Time is given in UNIX time (seconds since 1970). Software for looking at the data would, of course, translate that into a more human-readable form.

Event

An ‘event’ records one or more measurements with an associated time.

# 'event' document
{'data':
    {'temperature': 5.0,
      'x_setpoint': 3.0,
      'x_readback': 3.05},
 'timestamps':
    {'temperature': 1442521007.9258342,
     'x_setpoint': 1442521007.5029348,
     'x_readback': 1442521007.5029348},
 'time': 1442521007.3438923,
 'seq_num': 1
 'uid': '<randomly-generated unique ID>',
 'descriptor': '<reference to a descriptor document>'}

From a data analysis perspective, these readings were simultaneous, but in actuality the occurred at separate times. The separate times of the individual readings are not thrown away (they are recorded in ‘timestamps’) but the overall event ‘time’ is often more useful.

Run Stop

A ‘stop’ document marks the end of the run.

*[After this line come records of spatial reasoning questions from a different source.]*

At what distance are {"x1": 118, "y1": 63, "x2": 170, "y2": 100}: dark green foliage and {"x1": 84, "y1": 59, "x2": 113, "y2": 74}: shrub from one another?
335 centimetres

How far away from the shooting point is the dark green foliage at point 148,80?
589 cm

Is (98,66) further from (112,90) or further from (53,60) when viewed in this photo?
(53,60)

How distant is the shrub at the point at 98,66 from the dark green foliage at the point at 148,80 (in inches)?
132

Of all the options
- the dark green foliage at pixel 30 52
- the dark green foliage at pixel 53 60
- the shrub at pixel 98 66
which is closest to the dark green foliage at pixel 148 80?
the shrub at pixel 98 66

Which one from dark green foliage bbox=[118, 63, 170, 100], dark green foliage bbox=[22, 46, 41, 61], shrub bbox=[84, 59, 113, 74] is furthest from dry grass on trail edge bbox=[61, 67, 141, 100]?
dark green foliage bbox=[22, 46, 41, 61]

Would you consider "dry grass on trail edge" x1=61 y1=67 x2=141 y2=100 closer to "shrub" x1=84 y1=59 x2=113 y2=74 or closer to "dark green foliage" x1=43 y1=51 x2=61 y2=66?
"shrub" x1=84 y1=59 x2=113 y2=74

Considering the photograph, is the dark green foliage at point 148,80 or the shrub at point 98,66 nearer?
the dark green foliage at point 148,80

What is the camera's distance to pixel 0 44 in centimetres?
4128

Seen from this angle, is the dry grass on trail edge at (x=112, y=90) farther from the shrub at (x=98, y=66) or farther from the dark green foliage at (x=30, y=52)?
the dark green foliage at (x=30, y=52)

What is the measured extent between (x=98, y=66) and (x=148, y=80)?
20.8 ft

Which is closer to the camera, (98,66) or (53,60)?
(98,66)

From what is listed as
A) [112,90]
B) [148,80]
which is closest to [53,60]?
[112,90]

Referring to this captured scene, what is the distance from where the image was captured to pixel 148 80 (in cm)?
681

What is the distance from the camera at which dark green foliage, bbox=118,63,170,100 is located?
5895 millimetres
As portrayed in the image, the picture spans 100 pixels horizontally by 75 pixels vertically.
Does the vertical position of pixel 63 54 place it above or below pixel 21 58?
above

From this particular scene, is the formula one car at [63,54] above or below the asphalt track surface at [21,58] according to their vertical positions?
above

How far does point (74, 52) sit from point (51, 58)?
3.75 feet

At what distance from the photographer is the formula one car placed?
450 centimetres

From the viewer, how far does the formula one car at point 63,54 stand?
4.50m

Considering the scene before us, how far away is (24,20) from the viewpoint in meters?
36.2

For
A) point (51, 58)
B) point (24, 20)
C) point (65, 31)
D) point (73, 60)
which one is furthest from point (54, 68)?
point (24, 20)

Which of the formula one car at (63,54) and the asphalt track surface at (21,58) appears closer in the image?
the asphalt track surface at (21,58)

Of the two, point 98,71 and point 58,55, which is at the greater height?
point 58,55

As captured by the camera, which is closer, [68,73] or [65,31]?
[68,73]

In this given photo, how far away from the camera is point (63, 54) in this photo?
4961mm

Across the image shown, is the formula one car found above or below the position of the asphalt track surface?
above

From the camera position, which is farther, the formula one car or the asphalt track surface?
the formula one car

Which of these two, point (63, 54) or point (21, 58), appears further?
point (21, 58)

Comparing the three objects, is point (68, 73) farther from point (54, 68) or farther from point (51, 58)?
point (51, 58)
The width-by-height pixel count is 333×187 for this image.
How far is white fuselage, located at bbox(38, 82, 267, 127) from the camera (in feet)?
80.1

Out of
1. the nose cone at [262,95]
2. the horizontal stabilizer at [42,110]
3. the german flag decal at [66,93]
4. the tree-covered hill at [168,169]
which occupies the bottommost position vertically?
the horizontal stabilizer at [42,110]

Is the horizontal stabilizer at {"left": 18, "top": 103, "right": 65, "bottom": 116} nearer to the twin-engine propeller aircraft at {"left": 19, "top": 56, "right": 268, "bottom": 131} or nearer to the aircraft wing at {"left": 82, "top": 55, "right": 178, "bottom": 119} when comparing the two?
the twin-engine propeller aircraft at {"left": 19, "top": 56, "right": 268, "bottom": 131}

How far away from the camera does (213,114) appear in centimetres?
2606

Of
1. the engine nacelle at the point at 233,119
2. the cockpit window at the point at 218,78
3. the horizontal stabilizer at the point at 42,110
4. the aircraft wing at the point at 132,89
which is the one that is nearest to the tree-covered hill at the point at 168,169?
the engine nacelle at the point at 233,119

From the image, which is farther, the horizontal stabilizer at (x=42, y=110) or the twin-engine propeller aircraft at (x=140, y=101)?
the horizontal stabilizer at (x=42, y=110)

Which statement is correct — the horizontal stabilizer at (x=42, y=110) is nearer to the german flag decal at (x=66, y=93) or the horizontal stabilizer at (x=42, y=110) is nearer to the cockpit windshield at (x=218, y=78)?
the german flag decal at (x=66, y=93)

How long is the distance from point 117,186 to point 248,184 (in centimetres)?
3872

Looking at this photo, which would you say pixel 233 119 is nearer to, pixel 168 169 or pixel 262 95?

It contains metadata that is not known until the run completes.

The most commonly useful fields here are ‘time’ and ‘exit_status’.

# 'stop' document
{'exit_status': 'success',  # or 'fail' or 'abort'
 'reason': '',  # The RunEngine can provide reason for failure here.
 'time': 1442521012.1021606,
 'uid': '<randomly-generated unique ID>',
 'start': '<reference to the start document>',
 'num_events': {'primary': 16}
}

Event Descriptor

As stated above, a ‘descriptor’ document provides a schema for the data in the Event documents. It provides useful information about each key in the data and about the configuration of the hardware. The layout of a descriptor is detailed and takes some time to cover, so we defer it to a later section.